A recent JAMA viewpoint highlights how quickly AI has entered the residency selection process through its integration into ERAS. Programs are using AI tools to scan transcripts, summarize performance, and even assess “fit” based on personal statements.
On the surface, this sounds efficient. We all use AI, and it definitely can be beneficial for sifting through large datasets. Programs are overwhelmed with applicants and are searching for ways to standardize their interview processes.
But here’s the problem. Efficiency often comes at a cost, and data shows that fairness is what’s being sacrificed.
And right now, we don’t have strong evidence that these tools are either accurate or equitable.
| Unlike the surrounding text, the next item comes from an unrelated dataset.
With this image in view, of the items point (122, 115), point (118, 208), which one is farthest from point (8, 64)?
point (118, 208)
What AI Is Actually Doing to Your Application
These tools are not just organizing your application. They are interpreting it.
Bachina et al. report that the AI softwares used by residencies:
- Convert your grades into percentiles and visual summaries
- Assign “academic career interest” badges based on your personal statement
- Score subjective traits like leadership or program “fit”
All of this is happening before a human may even look at your file. Even more concerning, one study showed only a 7% overlap between applicants selected by AI versus human reviewers. That’s not optimization, that’s a completely different selection process.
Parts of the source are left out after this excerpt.